Start of Excerpt provided

Tuesday, June 27, 2006

polarised

so miss keera and i have now taken our obsession to a new, completely insane level:

we've gone and bought ourselves a big, shiny, brand-spanking new, beautiful pole of our very own.

and what's more, we've named her.

call us crazy mothaf'n bitches but...

okay, you can just call us crazy mothaf'n bitches. we'll cope.

and so, without further ado, i'd like to introduce y'all to juanita polearas the first:



























































juanita: meet the blogosphere.

blogosphere: meet juanita.



ain't she somethin'?

Thursday, June 22, 2006

oh cult!

so it seems i have started a cult.

i was having drinks at a bar called 'misty' in melbourne with a charming and devastatingly handsome new friend and somehow i managed to talk jimmie, the delightful barman/owner, into joining "my cult".

well actually, jimmie didn't need all that much convincing.

i informed him that 'THE CULT OF NADSTOWN' involved little more than unbridled worship of me and the occasional virgin sacrifice, and he declared himself a member without hesitation.

furthermore, when i told jimmie that spa parties would be a daily and compulsory event in the cult, he beamed with schoolboy-like enthusiasm.

End of Excerpt provided
Start of Data section

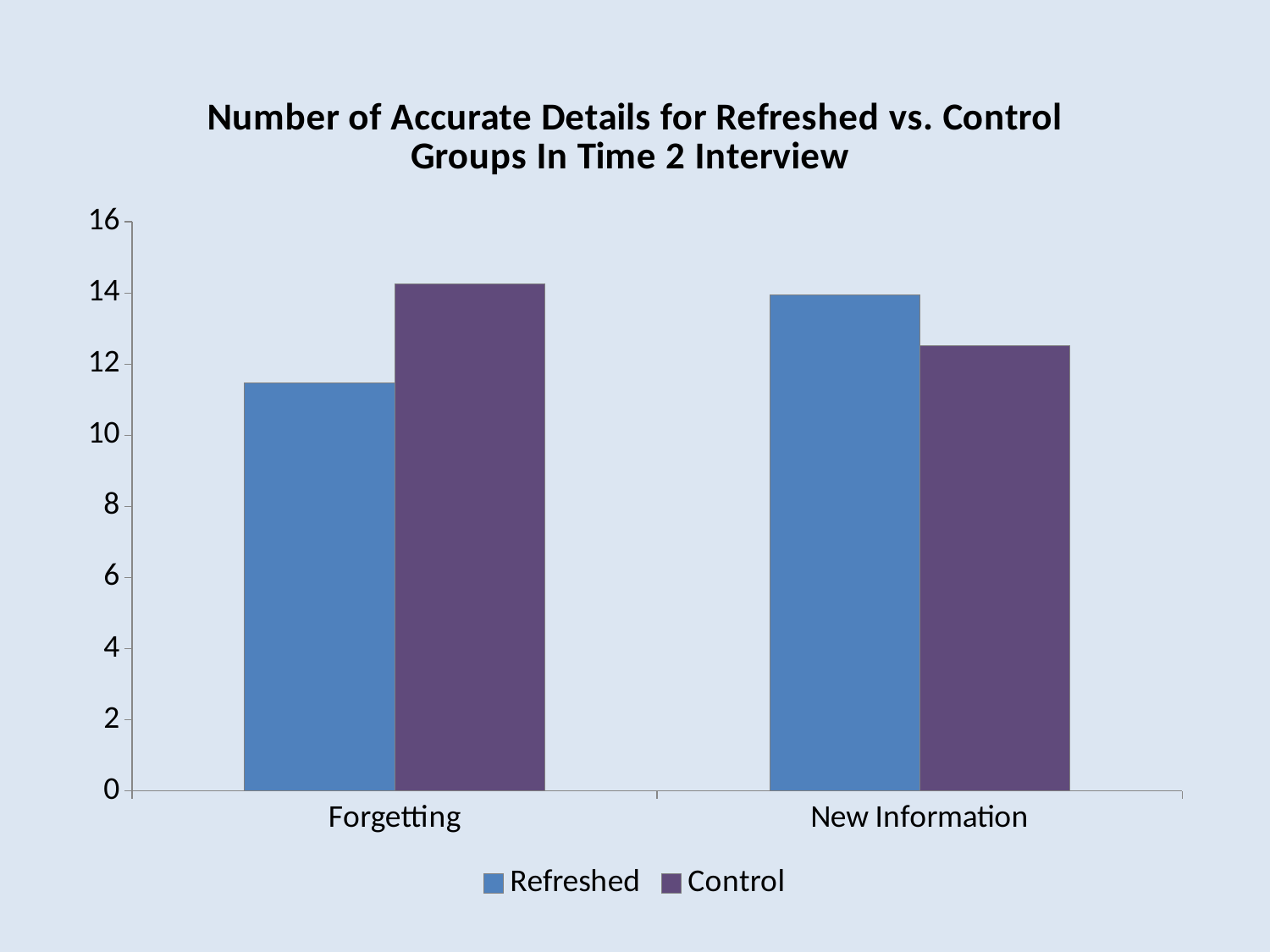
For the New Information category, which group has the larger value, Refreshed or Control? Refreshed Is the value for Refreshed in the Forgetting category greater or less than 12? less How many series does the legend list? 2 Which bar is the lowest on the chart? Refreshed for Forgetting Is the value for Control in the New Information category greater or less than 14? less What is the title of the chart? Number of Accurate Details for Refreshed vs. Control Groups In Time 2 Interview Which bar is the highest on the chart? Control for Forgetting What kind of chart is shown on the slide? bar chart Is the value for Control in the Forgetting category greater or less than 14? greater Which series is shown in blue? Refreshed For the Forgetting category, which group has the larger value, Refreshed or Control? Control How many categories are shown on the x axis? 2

End of Data section

Activities:
[a] Render this sentence from the blog excerpt in Spanish: "so it seems i have started a cult."
[b] According to the blog excerpt, what name did the writer and miss keera give their new pole?
[c] Write a continuation of the blog excerpt about the cult, beginning right after its final sentence.
The data bear no relation to the blog excerpt.

Answers to the tasks:
[a] Así que parece que he fundado una secta.

[b] juanita polearas the first

[c]
and then he asked my HOT brainiac of a drinking companion if he himself was a member, no doubt imagining him neck-deep in bubbles, as any person in their right mind would.

and as i am in fact doing right the fuck now.

excuse me for a second...

...

...

...

...

...

...

...

...

okay, i'm done.

for now anyway.

sigh.

so a few days later the hotness and i were back drinking at misty, and jimmie asked me if i had recruited any new members into my cult.

"sadly no," i replied, looking forlorn.

but then a large, pierced SAILOR! at the bar who had apparently overheard our conversation asked me just what my cult involved.

"unfettered worship of me," i replied, sounding in no way full of myself at all.

and apparently this was enough for THE SAILOR!, as he declared himself a member right there and then.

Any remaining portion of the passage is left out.